### Task:
Copy out the entries word for word, starting with the line that contains "Considering the scene" and going on through the line that contains "2.24 metres", with both of those lines included.

### Listing:

● ● ● ● ● ● ●

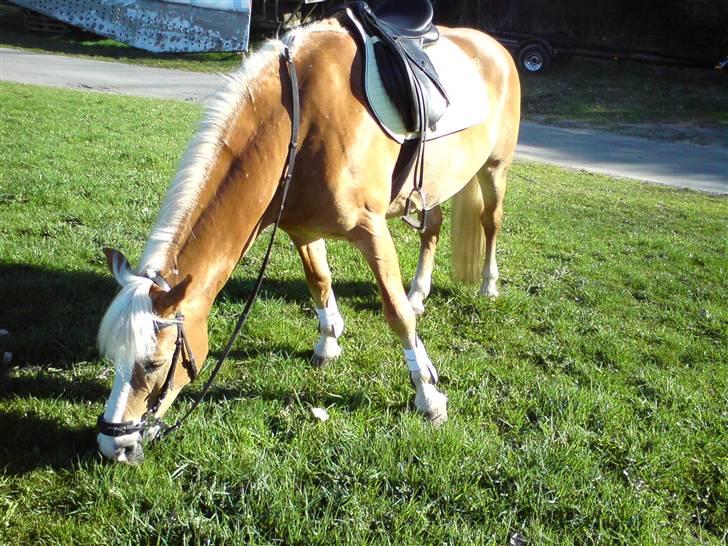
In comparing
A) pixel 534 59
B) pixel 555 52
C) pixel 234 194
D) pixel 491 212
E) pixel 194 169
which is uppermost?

● ● ● ● ● ● ●

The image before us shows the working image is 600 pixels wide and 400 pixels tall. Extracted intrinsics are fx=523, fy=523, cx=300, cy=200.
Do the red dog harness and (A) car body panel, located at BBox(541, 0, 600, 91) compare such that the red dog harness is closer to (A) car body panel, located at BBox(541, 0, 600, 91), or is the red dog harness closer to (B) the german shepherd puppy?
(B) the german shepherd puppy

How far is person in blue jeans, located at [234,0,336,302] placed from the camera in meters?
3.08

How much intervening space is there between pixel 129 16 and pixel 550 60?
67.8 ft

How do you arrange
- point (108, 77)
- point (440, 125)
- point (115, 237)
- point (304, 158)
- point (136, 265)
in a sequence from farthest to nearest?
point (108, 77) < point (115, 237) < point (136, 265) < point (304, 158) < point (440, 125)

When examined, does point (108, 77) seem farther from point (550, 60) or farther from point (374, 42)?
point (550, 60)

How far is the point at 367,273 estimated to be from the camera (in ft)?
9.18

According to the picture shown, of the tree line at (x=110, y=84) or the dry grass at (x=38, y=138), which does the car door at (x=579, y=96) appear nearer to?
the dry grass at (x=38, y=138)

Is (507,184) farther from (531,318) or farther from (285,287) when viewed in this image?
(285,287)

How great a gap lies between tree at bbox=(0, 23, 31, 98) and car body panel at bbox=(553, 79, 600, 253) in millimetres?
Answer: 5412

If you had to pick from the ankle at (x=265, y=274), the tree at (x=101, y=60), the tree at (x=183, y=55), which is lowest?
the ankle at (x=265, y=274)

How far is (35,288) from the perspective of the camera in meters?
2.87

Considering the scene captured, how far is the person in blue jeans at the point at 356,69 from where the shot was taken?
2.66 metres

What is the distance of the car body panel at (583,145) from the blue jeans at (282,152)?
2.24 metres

● ● ● ● ● ● ●

### Problem solution:
Considering the scene captured, how far is the person in blue jeans at the point at 356,69 from where the shot was taken?
2.66 metres

What is the distance of the car body panel at (583,145) from the blue jeans at (282,152)?
2.24 metres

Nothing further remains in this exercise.